I have a Matrix symmetric, non-negative Matrix $\pmb{A} \in {\mathbb{N}_0}^{N\times N}$.
It is defined as follows: $$\pmb{A}=\left[\begin{matrix} \min(x_1,x_1) & \dots &\min(x_1,x_N)\\ \vdots & \ddots & \vdots \\ \min(x_N, x_1) & \dots & \min(x_N, x_N) \end{matrix}\right]$$ where $x_n\in\mathbb{N}_0$.
How can I prove that the matrix is positive-semidefinite?
My approach so far starts at $$\pmb{A}\succcurlyeq0 \iff \vec{x}^T\pmb{A}\vec{x} \ge 0$$ $$\vec{x}^T\pmb{A}\vec{x} = \sum_i^N\sum_j^N A_{ij}x_ix_j\ge0$$ Which I have decomposed using the properties of the matrix into $\sum_k^NA_{kk}x_k^2 + 2\sum_{i=2}^N\sum_{j=1}^{i-1}A_{ij}x_ix_j\ge0$, but I am having trouble getting any further.

* **Listed entries**:
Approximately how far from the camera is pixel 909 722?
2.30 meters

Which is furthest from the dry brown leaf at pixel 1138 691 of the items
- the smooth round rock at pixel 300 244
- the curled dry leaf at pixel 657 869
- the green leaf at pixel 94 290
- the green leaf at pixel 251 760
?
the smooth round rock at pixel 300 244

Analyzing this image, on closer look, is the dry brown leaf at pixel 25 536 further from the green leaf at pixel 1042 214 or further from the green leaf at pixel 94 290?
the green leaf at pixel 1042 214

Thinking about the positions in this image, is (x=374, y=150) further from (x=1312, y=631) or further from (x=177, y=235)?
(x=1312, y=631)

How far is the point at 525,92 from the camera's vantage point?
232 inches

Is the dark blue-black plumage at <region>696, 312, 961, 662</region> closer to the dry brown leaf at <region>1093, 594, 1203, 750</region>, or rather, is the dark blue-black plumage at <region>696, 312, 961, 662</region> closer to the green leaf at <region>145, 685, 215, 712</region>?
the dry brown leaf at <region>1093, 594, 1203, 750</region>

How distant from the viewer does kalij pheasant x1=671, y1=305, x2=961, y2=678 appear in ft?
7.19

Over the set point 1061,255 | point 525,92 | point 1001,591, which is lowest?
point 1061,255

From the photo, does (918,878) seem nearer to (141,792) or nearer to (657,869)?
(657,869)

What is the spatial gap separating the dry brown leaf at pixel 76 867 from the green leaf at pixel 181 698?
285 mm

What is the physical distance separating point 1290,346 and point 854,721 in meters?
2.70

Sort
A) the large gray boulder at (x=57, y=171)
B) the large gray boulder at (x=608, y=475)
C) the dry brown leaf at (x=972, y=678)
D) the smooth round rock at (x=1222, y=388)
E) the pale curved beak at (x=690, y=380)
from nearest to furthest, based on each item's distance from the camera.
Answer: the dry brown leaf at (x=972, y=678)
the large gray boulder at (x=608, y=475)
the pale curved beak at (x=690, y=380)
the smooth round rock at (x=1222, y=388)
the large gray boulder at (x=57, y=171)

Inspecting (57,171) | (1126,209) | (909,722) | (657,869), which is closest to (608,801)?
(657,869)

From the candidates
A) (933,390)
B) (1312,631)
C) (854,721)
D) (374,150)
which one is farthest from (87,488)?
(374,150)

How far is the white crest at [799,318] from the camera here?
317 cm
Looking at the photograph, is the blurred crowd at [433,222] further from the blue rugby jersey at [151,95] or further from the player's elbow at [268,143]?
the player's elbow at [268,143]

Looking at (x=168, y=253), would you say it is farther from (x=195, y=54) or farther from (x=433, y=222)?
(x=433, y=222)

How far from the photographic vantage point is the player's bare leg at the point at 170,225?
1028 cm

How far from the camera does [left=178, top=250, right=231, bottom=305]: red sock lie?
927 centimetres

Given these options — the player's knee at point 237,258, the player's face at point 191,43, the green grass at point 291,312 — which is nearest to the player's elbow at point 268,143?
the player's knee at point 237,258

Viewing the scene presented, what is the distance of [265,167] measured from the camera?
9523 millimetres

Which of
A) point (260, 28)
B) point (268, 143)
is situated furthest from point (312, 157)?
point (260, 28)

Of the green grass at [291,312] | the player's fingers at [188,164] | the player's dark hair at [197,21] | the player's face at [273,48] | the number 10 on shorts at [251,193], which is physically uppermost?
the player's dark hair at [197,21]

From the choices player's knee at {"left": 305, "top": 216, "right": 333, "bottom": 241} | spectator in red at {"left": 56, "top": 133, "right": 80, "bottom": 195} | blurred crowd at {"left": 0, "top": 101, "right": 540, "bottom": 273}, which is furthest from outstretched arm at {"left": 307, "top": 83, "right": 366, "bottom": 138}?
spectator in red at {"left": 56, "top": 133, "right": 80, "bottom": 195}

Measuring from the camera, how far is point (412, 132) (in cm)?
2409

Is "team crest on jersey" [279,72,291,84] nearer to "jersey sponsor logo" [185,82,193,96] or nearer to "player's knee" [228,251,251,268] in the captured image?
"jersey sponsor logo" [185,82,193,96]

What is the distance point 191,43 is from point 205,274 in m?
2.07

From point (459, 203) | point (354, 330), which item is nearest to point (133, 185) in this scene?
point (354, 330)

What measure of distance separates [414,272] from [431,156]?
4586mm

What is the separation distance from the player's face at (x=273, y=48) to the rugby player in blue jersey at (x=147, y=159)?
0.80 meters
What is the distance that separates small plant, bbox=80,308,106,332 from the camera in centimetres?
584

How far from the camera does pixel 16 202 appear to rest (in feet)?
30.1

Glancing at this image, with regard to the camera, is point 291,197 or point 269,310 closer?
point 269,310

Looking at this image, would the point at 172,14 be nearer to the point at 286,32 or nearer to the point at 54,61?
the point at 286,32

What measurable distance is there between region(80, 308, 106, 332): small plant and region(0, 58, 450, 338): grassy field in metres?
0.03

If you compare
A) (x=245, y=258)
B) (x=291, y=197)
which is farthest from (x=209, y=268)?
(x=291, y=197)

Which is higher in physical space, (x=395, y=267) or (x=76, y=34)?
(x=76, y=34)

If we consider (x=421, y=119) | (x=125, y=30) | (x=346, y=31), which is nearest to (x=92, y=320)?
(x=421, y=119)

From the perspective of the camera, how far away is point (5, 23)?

* **Requirement 1**:
Answer these about the matrix post:
(a) Which set are the values $x_n$ taken from?
(b) Which property of the matrix does the poster want to prove?
(c) In the poster's decomposition, what is the first sum, the one that comes before the term multiplied by 2?
* **Requirement 2**: Duplicate the matrix post from "I have a Matrix" to "getting any further.".

* **Written answer 1**:
(a) $\mathbb{N}_0$, the natural numbers including zero.
(b) That the matrix is positive-semidefinite.
(c) $\sum_k^N A_{kk}x_k^2$

* **Written answer 2**:
I have a Matrix symmetric, non-negative Matrix $\pmb{A} \in {\mathbb{N}_0}^{N\times N}$.
It is defined as follows: $$\pmb{A}=\left[\begin{matrix} \min(x_1,x_1) & \dots &\min(x_1,x_N)\\ \vdots & \ddots & \vdots \\ \min(x_N, x_1) & \dots & \min(x_N, x_N) \end{matrix}\right]$$ where $x_n\in\mathbb{N}_0$.
How can I prove that the matrix is positive-semidefinite?
My approach so far starts at $$\pmb{A}\succcurlyeq0 \iff \vec{x}^T\pmb{A}\vec{x} \ge 0$$ $$\vec{x}^T\pmb{A}\vec{x} = \sum_i^N\sum_j^N A_{ij}x_ix_j\ge0$$ Which I have decomposed using the properties of the matrix into $\sum_k^NA_{kk}x_k^2 + 2\sum_{i=2}^N\sum_{j=1}^{i-1}A_{ij}x_ix_j\ge0$, but I am having trouble getting any further.